Juliet

I think that I have found my Juliet.

Now, I am going to fully invest.

I have been suffering from lack of love.

But I am ever evolving, and to speak honestly – God’s love is not fully sufficient.

At times I need, and desire a manifestation of his works of art:

The divine feminine.

You say that you want to enjoy my poetry, well, I write openly, and my heart’s language is pouring streams of emotions.

My mind is ahead of its time, and at times, I cut myself and damage my own heart.

I am not saying that I am in any lack…

It’s just this, at times, my genius attacks.

I feel trapped.

And it is not the greatest feeling.

It is like being placed on a deserted planet.

I have no problem being candor.

That is my nature.

And you are flowing with my nature, and it provides me strength and inspiration.

And I want,

I do not exactly need, a love.

But then again, I feel in some ways, I do.

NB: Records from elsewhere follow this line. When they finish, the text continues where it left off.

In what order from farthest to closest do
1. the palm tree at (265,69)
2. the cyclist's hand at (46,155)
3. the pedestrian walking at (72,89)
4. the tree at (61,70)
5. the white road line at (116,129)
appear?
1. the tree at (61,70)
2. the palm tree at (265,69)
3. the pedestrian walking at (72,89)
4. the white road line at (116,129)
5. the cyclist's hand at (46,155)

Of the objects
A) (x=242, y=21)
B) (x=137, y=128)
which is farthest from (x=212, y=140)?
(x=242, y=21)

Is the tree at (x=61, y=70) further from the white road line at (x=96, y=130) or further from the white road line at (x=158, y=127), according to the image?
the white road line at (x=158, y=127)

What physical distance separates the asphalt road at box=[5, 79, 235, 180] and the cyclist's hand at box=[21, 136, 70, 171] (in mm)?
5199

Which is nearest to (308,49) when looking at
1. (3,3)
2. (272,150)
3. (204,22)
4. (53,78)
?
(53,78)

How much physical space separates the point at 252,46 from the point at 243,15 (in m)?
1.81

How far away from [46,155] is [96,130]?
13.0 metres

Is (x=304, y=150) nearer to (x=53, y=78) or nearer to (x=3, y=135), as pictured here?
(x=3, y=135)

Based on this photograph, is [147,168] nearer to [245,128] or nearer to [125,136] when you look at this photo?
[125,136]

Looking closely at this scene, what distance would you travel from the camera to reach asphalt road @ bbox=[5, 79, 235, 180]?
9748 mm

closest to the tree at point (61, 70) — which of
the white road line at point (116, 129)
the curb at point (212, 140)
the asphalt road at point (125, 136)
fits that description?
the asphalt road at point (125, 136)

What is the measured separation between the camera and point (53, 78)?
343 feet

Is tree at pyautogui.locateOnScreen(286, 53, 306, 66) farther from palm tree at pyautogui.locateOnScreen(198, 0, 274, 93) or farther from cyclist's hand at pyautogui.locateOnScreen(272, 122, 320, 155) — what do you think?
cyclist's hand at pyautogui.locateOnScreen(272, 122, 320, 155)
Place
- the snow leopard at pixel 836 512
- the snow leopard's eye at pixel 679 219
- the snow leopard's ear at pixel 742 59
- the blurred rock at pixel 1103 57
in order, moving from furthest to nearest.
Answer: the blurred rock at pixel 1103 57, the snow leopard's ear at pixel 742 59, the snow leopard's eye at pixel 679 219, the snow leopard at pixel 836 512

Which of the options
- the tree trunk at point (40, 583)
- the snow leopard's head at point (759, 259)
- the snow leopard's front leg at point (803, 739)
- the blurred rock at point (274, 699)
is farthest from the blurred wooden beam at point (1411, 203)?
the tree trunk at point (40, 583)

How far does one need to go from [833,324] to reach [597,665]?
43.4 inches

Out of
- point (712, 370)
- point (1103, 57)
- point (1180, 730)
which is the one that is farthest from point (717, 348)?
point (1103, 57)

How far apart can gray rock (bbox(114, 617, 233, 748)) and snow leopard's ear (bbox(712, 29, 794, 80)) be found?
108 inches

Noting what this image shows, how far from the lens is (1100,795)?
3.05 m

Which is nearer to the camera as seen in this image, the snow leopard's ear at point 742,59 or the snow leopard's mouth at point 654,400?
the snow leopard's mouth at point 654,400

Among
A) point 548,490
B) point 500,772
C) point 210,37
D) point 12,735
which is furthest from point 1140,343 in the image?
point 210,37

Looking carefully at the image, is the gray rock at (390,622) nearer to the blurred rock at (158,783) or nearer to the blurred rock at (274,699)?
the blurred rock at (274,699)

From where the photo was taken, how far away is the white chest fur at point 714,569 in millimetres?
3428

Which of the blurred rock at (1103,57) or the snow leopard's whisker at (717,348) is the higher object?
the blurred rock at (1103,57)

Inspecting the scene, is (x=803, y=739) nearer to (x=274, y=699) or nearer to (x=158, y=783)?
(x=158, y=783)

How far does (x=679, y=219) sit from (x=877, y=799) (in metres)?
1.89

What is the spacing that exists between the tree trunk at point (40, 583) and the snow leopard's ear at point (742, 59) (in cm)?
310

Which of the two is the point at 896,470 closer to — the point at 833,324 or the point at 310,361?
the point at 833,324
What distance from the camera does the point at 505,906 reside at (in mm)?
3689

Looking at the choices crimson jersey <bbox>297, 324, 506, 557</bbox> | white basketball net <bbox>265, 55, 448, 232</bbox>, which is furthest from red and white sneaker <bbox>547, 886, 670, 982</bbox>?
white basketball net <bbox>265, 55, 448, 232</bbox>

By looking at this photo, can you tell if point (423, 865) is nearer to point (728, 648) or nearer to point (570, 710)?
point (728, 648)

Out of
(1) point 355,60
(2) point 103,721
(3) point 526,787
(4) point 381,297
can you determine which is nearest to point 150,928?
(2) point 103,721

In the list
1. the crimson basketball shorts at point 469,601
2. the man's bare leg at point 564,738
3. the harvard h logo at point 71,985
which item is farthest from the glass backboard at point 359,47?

It is not desperation, but immense sincerity, this is true.

I am a different breed.

I am intense.

And so are most guys in this generation of technology…

This age of egocentrism, and narcissists.

I want something better, and poetic!

My mind, my abilities, surpasses those superficial deeds that makes emotional beings leave…

Love is the true and only thing worth a thing in my life.

Further, I am happy that I have met you.

Curly hair, beautiful eyes.

In my eyes, you are the most supreme prize…

I suppose this is a great starting point, life is so long and great.

So much to look forward to,

And I am happy I can dream with you.

A romance, a creative romance.

Worlds to build, and a love, a beautiful love, to only yield.